• [What is being asked]
With the pictures removed, write out the full listing below exactly.
::: Recorded data
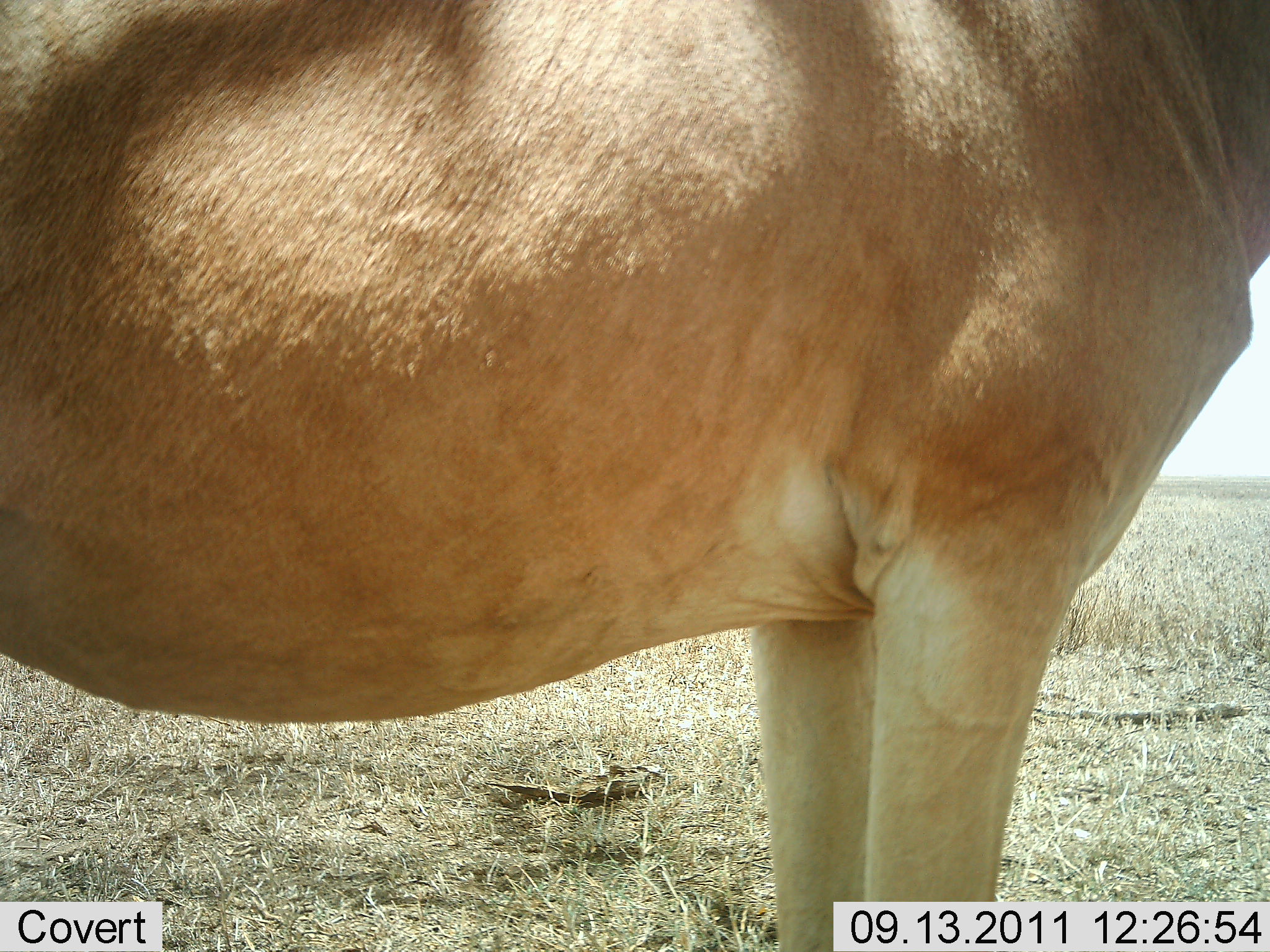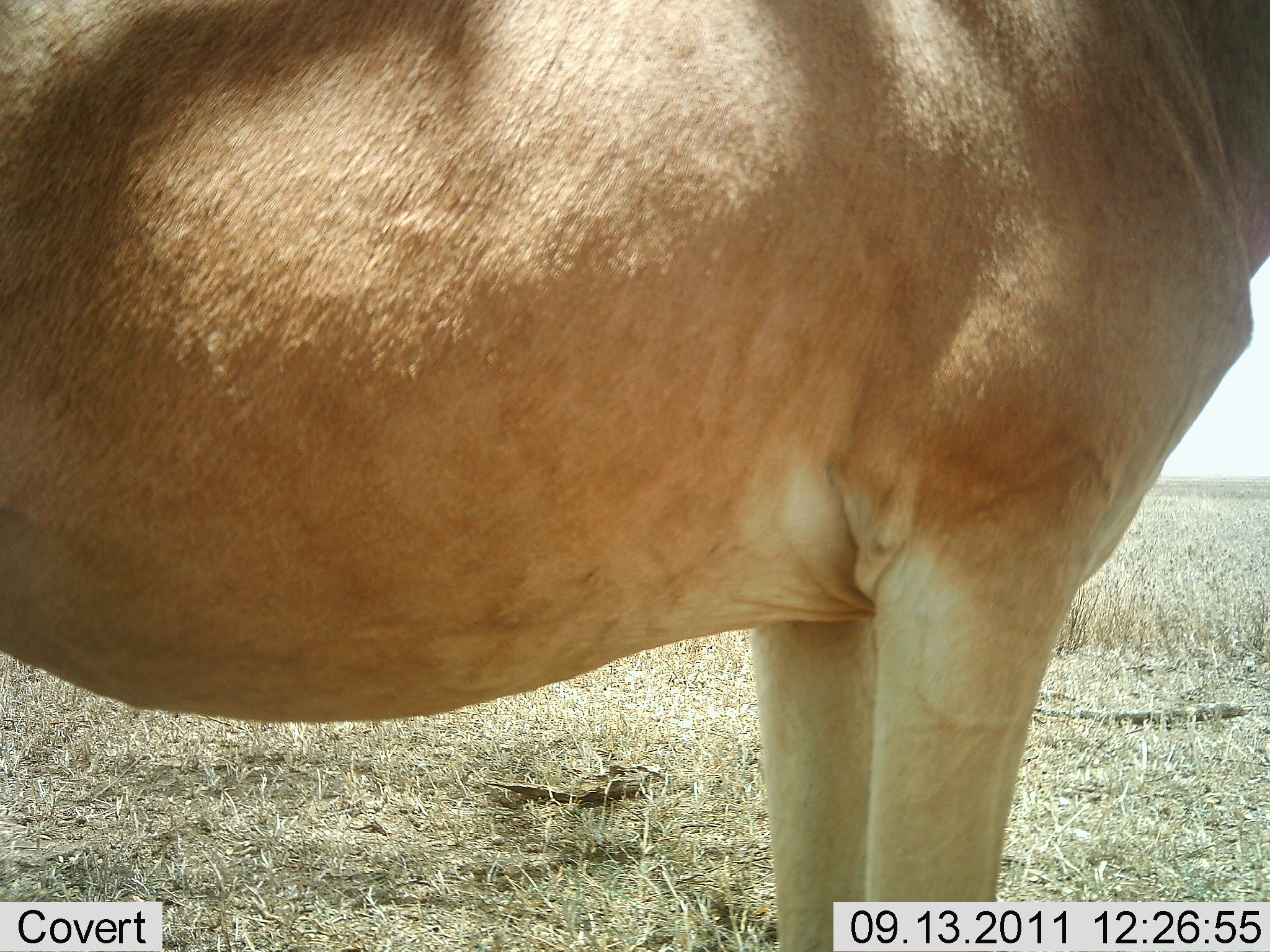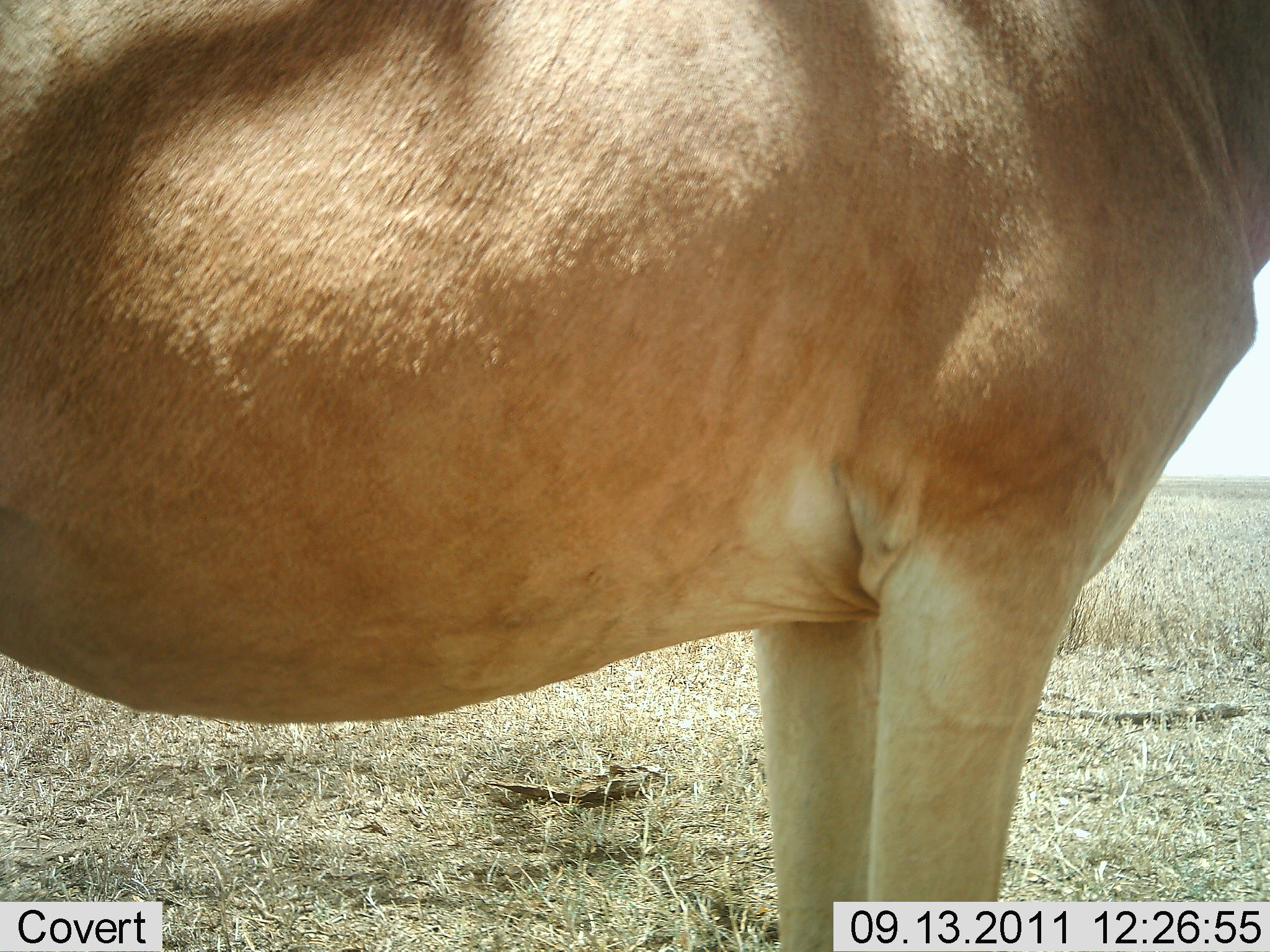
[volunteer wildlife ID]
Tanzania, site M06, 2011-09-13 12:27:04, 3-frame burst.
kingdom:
::::::
• [Output of the exercise]
[volunteer wildlife ID]
Tanzania, site M06, 2011-09-13 12:27:04, 3-frame burst.
kingdom:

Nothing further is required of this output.